Abstract

Dynamic CT could provide a relatively inexpensive and widely available technique to measure myocardial blood flow (MBF) for evaluating coronary artery disease (CAD). The main limitation to clinical acceptance is the substantial radiation dose. The dose can be reduced by decreasing the photon flux or the number of temporal frames, both resulting in noisy 4D data from which accurate MBF information needs to be extracted. In this work, we investigate two novel image domain denoising techniques based on total variation (TV). These methods are possible generalizations of the Rudin Osher Fatemi denoising model to multiple frames of dynamic CT data. Our first method, scalar total variation (STV), considers the sum of total variation of multiple temporal images as the penalty. Our second method, vectorial total variation (VTV) leverages the fact that images reconstructed from different dynamic frames have a common edge structure.
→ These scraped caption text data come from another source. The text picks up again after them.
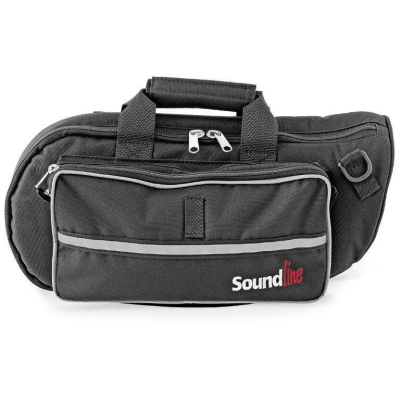 594.205 Gigbag Kornett 594.205 Gigbag Kornett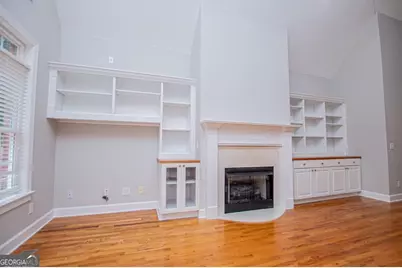 91 Wynbrooke, Carrollton, GA 30116 - Photo 16
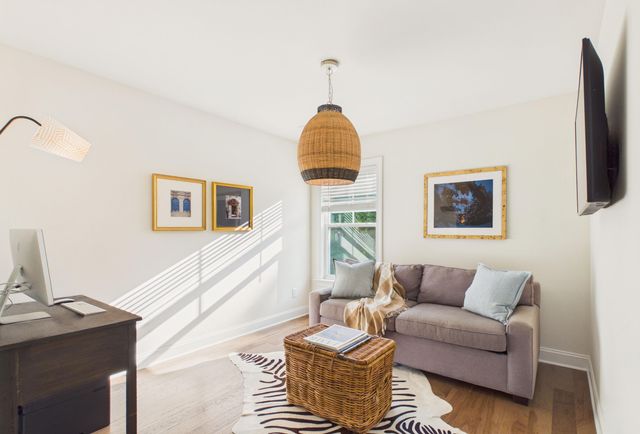 412 Topsail Court, Charleston, SC 29492
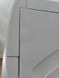 Сушильная машина Constructa Energy CWK6W200 12 1000W 8 кг sn 9501 200181 000052251 фото 3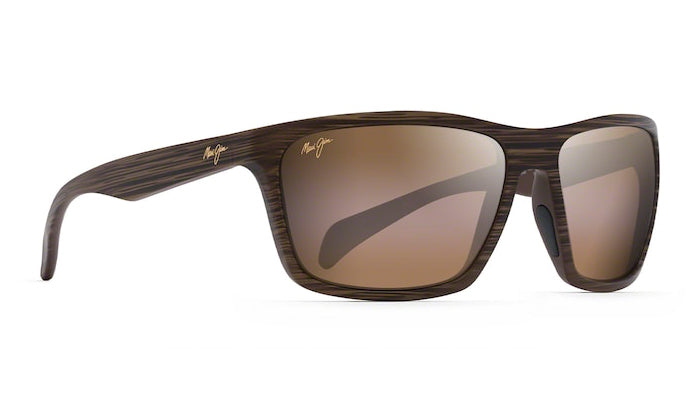 Maui Jim - Makoa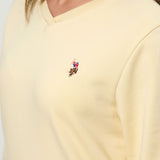 UWMacy Sweatshirt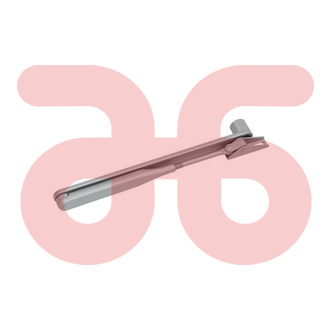 Dorma losse arm v.deurdranger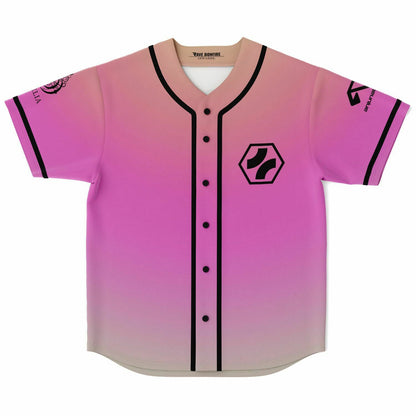 Adam custom jersey V5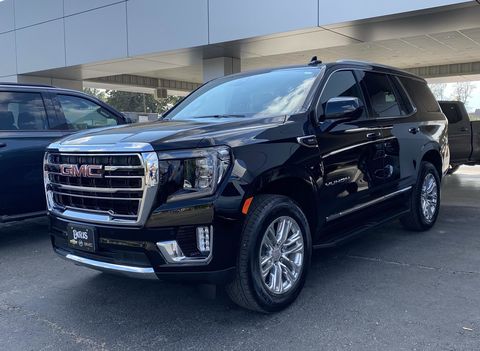 MEGAN                          from SULPHUR SPRINGS               , TX        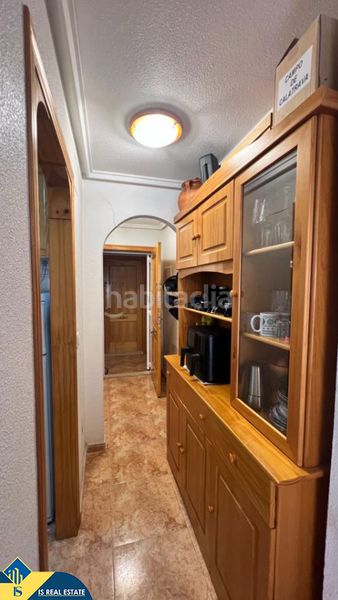 Foto 37b02e19-576a-40aa-b397-cd7c7a4a6632. Apartament amb calefacció piscina a Parque de las Naciones Torrevieja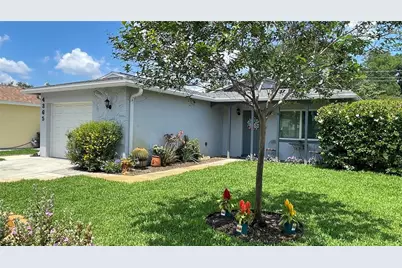 4365 66th Avenue N, Pinellas Park, FL 33781 - Photo 4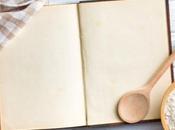 Ricetta della settimana… cuor ciobar home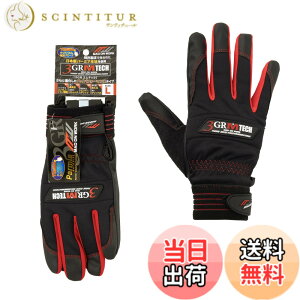 �y���������z�~�^�j�R�[�|���[�V����(MItani Corporation) ��Ǝ�� �F�F�u���b�N�A�T�C�Y�FL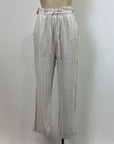 Glassons Pants - 10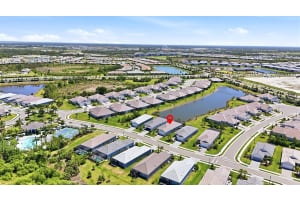 12667 BROOKGREEN STREET, VENICE, FL 34293 - MLS#MFRN6143990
We performed simulation studies of low-dose, dynamic cardiac CT acquisitions (25 mAs, 30 frames) of several flow states (flow = 0.5, 1.0, 2.0, 3.0 ml/g/min) and compared the accuracy of MBF estimates obtained from the proposed STV and VTV methods to a sinogram-domain 4D smoothing technique. Through simulation studies, we found that the proposed VTV algorithm gave us the best MBF estimate for 25 mAs tube current. The VTV method is fast and versatile, offering a pragmatic filtering strategy to improve the quality of dynamic 4D CT images. The STV method did not perform as well as the other two denoising methods.